Uitspraak
RECHTBANK MIDDEN-NEDERLAND
1.De procedure
2.Het geschil en de beoordeling daarvan
720,--
Rechtbank Midden-Nederland
In deze zaak heeft de besloten vennootschap Coltavast B.V. een kort geding aangespannen tegen de besloten vennootschap European Care Residence and [naam] B.V. (ECR) wegens huurachterstand. ECR huurt sinds 8 maart 2019 kantoor- en bedrijfsruimte van Coltavast, maar heeft de huur over het tweede kwartaal van 2019 pas op 4 juni 2019 betaald en heeft de huur over het derde kwartaal van 2019 tot op heden niet voldaan. Coltavast vordert ontruiming van het gehuurde, alsook betaling van achterstallige huur en boetes.
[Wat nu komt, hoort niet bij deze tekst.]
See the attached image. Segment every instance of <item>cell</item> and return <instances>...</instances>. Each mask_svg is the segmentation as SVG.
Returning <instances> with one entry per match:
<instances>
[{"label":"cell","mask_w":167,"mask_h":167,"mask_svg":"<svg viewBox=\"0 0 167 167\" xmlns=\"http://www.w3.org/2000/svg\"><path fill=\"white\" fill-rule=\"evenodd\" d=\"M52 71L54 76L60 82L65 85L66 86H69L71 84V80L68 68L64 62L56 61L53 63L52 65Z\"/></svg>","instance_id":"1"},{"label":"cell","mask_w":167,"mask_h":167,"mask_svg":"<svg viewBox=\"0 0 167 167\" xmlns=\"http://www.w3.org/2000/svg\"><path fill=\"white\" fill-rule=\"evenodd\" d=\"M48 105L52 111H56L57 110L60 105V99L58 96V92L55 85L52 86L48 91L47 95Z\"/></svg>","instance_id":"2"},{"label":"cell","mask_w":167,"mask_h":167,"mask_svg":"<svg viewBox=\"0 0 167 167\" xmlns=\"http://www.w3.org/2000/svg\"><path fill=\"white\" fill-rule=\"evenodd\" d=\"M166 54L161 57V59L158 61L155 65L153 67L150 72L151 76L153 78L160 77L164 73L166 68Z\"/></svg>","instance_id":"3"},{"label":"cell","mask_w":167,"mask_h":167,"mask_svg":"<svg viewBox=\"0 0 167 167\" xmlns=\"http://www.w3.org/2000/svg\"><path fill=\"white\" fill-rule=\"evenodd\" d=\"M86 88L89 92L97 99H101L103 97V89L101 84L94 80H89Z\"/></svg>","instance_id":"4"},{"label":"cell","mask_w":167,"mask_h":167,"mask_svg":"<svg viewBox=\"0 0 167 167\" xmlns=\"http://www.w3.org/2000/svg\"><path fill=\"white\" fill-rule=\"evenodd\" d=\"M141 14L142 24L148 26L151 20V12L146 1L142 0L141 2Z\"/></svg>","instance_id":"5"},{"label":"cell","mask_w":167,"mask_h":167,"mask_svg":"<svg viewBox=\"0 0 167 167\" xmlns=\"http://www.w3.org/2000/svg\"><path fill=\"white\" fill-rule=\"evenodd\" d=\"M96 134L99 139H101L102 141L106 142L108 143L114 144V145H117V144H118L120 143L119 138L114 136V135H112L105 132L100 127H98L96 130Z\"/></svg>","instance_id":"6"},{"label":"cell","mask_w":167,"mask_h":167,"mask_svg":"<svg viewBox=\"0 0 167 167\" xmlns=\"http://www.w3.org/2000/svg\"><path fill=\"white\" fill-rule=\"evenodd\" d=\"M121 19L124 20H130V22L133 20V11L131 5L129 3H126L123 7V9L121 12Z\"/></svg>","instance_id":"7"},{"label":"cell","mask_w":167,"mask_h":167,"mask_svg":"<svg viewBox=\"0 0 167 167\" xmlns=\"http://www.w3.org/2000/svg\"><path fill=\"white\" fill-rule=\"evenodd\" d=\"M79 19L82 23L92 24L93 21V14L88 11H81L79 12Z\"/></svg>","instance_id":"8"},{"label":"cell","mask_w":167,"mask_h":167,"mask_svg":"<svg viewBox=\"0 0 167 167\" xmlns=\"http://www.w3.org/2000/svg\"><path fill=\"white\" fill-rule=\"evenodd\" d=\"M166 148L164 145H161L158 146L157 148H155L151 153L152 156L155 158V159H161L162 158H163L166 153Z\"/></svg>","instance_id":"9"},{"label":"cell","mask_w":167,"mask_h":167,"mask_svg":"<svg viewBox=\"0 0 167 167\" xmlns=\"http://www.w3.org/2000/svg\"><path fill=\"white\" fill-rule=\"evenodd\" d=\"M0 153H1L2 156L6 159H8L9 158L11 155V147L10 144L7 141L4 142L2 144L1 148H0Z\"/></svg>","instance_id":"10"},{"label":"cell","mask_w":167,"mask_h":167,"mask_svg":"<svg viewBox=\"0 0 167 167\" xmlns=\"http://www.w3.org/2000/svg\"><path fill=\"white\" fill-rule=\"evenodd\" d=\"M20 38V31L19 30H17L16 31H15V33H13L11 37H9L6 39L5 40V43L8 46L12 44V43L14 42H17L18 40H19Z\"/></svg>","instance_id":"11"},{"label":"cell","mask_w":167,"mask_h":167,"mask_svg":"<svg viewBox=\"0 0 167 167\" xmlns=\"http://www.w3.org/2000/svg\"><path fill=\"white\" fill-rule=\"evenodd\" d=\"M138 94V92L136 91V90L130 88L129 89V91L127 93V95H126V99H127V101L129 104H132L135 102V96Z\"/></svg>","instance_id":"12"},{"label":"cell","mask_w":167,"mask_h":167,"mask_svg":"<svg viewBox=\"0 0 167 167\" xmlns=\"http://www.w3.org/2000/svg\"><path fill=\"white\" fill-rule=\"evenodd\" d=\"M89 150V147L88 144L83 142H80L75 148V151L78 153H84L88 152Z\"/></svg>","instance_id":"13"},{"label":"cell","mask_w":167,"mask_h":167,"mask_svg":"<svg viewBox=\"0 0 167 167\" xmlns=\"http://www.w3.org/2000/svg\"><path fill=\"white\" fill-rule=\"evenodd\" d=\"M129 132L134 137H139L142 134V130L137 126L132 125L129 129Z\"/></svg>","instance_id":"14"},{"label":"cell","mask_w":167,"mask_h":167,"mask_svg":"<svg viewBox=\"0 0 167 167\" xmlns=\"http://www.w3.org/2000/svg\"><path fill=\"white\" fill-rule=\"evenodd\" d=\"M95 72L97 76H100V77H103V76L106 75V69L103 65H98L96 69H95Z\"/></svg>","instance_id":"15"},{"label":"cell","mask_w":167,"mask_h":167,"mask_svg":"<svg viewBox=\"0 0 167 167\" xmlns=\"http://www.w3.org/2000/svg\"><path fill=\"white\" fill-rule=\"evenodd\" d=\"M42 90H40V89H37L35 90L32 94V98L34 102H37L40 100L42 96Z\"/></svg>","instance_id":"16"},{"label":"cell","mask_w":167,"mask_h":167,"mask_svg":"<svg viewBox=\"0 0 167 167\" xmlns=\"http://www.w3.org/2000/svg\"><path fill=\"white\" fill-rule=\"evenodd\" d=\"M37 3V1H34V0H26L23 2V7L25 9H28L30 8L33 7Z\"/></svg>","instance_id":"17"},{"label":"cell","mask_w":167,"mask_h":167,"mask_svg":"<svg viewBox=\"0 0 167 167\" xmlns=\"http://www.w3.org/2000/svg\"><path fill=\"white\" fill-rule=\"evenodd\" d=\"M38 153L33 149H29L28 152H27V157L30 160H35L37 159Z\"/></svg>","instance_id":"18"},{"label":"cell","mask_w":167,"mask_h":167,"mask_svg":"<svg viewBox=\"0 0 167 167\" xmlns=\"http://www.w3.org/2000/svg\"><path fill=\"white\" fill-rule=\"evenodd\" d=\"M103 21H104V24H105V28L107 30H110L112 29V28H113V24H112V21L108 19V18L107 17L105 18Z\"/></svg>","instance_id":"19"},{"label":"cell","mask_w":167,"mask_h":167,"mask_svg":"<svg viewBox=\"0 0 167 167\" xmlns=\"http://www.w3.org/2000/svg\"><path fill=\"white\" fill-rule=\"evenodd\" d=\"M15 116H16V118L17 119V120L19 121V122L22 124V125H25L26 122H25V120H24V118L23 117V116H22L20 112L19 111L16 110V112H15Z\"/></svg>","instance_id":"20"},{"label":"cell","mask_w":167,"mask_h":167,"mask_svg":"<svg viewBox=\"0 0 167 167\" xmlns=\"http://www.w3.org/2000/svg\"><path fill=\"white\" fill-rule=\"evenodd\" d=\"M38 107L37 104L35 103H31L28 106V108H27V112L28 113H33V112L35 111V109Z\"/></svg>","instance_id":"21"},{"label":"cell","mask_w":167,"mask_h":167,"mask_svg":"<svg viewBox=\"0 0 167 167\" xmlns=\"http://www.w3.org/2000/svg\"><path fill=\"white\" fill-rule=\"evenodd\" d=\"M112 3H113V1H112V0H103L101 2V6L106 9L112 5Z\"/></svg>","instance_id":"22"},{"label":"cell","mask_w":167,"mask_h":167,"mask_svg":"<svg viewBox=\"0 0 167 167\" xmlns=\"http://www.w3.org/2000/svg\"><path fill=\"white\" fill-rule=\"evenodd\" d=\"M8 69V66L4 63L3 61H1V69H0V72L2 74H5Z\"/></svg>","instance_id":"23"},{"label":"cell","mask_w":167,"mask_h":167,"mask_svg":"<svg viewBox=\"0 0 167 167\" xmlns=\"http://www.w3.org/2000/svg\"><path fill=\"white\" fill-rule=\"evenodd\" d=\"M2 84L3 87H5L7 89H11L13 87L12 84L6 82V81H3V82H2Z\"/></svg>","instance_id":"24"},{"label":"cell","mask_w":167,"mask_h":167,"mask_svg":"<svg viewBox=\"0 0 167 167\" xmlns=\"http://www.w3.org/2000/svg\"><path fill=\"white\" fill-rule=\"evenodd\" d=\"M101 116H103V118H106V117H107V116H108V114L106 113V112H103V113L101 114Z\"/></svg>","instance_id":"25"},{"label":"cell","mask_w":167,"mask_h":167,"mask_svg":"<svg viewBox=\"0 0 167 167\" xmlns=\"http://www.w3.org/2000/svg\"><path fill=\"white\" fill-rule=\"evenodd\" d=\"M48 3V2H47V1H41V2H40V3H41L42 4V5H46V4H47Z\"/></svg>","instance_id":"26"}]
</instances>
De kantonrechter heeft op 25 september 2019 een mondelinge behandeling gehouden, waarbij beide partijen hun standpunten hebben toegelicht. Coltavast heeft de spoedeisendheid van haar vordering aangetoond, omdat zij substantiële kosten voor het gehuurde moet betalen en geen huurinkomsten ontvangt. De kantonrechter oordeelt dat de vordering tot ontruiming toewijsbaar is, omdat ECR haar betalingsverplichtingen niet tijdig is nagekomen en er voldoende aannemelijk is dat een bodemrechter de huurovereenkomst zal ontbinden. De termijn voor ontruiming is vastgesteld op 21 dagen na betekening van het vonnis. ECR wordt ook veroordeeld tot betaling van de achterstallige huur, boetes en proceskosten. Het vonnis is uitgesproken op 9 oktober 2019.